In CI, the useful mode is not “redesign the page.” It is “audit these flows and fail if the score drops below the threshold.” A team could set minimum ratings for login, signup, checkout, onboarding, or account recovery, then block a release when a change harms a critical breakpoint, color mode, page, or view.
On a cron job, the loop becomes a slow product-health monitor. It can rerun key flows against staging or production, capture fresh screenshots, compare them to the previous dashboard state, and flag regressions before users report them. Because the data is nested by flow, the same system can watch multiple flows at once and spot consistency drift across shared components.
The important distinction is that CI and cron runs should usually be audit-first. Let the loop measure, compare, and report. Let a human or a separate improvement run decide when to apply changes.
Publishing it
I packaged the loop as an open-source repo and submitted the prompt-only version to the Forward Future Loop Library. The repository is here: hcassar93/ui-ux-score-loop. The Loop Library source repo is here: Forward-Future/loop-library.
The installed skill is the more useful form because it carries the dashboard template, folder convention, principle reference, and helper script. The prompt-only version is still valuable because it makes the loop portable.
The useful part
The interesting part is not that this particular loop audits UI.

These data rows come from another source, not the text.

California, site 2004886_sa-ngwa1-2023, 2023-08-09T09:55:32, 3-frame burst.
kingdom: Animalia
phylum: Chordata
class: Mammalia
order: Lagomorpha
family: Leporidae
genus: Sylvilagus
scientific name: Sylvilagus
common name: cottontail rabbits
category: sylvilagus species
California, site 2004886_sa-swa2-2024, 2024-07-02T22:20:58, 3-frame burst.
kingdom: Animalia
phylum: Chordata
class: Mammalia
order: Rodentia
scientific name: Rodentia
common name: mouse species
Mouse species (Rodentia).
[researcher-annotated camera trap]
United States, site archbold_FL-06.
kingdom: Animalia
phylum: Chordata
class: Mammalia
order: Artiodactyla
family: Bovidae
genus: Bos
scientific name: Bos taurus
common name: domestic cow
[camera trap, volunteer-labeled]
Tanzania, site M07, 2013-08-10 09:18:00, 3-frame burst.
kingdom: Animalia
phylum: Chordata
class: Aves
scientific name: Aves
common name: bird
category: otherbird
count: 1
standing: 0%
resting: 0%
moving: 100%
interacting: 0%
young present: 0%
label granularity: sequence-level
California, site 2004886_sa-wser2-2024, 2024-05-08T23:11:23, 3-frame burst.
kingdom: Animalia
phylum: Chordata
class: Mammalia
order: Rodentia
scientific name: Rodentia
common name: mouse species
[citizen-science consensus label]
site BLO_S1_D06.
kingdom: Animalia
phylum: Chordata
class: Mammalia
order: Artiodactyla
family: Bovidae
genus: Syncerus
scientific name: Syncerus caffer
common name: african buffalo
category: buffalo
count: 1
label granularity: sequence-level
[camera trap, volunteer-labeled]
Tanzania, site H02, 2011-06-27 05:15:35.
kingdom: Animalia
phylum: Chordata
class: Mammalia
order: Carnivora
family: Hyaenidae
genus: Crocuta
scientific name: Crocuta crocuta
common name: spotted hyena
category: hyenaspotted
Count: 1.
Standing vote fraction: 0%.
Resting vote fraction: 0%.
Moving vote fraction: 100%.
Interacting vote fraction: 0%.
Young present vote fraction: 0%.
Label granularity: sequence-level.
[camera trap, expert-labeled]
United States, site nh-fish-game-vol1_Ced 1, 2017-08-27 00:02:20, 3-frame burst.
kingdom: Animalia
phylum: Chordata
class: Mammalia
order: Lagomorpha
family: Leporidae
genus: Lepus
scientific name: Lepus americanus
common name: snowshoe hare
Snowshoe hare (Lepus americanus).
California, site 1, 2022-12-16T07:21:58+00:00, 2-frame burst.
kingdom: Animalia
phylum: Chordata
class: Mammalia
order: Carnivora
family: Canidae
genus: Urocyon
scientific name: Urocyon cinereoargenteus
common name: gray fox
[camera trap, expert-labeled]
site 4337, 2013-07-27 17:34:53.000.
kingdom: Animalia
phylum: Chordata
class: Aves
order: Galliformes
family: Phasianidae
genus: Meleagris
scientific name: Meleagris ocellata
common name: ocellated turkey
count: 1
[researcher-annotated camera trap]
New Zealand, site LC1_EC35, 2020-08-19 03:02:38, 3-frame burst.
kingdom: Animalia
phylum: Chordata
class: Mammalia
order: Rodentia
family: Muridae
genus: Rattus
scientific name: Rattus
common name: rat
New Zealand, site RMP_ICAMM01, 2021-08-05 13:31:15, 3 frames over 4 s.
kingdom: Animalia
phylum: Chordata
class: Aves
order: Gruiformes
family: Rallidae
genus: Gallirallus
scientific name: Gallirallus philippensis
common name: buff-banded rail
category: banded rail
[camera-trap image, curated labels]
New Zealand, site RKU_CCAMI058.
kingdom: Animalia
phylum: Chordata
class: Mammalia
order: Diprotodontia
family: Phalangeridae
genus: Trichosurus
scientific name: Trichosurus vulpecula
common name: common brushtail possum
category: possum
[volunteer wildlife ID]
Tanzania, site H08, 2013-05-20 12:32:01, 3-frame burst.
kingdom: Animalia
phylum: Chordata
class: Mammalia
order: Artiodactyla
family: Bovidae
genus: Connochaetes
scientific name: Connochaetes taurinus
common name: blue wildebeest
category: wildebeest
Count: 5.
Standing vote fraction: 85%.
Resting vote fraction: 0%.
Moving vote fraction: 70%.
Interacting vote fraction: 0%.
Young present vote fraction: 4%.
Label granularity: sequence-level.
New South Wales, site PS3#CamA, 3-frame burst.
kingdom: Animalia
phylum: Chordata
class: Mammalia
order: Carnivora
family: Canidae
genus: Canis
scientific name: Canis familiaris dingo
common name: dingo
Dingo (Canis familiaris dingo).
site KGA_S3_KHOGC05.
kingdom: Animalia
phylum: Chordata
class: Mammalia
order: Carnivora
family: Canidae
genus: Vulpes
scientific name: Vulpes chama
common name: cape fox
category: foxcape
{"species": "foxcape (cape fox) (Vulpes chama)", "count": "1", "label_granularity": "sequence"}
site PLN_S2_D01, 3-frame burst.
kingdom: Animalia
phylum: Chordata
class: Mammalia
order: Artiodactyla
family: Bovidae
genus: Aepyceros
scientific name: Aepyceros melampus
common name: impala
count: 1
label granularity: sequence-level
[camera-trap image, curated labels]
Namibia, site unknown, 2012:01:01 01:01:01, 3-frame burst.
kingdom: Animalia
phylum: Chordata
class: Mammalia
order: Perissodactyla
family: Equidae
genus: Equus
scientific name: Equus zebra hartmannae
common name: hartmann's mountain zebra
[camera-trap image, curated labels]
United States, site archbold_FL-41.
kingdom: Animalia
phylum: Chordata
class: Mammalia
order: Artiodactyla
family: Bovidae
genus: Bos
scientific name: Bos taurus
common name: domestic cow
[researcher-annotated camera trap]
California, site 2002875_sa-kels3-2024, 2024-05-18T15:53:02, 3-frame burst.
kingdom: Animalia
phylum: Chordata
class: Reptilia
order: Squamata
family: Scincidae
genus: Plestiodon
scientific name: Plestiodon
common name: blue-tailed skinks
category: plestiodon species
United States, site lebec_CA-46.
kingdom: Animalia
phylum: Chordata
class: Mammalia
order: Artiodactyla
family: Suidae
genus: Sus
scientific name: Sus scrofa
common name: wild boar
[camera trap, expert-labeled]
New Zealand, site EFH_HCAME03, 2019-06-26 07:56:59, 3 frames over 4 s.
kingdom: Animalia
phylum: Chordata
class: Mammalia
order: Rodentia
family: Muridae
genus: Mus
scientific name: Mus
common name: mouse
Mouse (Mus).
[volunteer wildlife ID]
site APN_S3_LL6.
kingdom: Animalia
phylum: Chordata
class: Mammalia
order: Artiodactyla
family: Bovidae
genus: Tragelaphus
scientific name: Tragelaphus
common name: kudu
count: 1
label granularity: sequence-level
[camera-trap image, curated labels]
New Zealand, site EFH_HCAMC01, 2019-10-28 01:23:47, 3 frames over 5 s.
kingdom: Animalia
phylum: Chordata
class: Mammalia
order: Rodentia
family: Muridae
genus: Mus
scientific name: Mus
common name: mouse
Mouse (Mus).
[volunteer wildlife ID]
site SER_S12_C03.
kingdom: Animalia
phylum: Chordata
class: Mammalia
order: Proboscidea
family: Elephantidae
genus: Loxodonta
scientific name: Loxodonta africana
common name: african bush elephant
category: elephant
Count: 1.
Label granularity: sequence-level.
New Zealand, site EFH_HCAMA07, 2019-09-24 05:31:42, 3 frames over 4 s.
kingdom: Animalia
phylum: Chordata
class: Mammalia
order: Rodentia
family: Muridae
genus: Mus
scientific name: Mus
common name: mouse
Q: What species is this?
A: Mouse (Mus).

The interesting part is the pattern:
- Define a workflow boundary.
- Capture evidence.
- Score the evidence.
- Change a bounded thing.
- Rerun from a clean state.
- Compare deltas.
- Stop when the criterion is met.
That shape applies to UI/UX, evals, support triage, documentation quality, onboarding, QA, sales workflows, and product operations.
The agent becomes more useful when it is not merely asked to improve something. It becomes useful when it is placed inside a meaningful loop.
Install it
The best way to use it is as a Codex skill:
npx skills add hcassar93/ui-ux-score-loop -g
Then call it on a real product flow:
Run $ui-ux-score-loop on the login flow.
Start from the user entry point, evaluate phone/tablet/laptop,
include light and dark mode when available, and do 3 iterations.
Scope useful UI/UX improvements, implement them, rerun the flow,
and stop when the dashboard shows the target was met.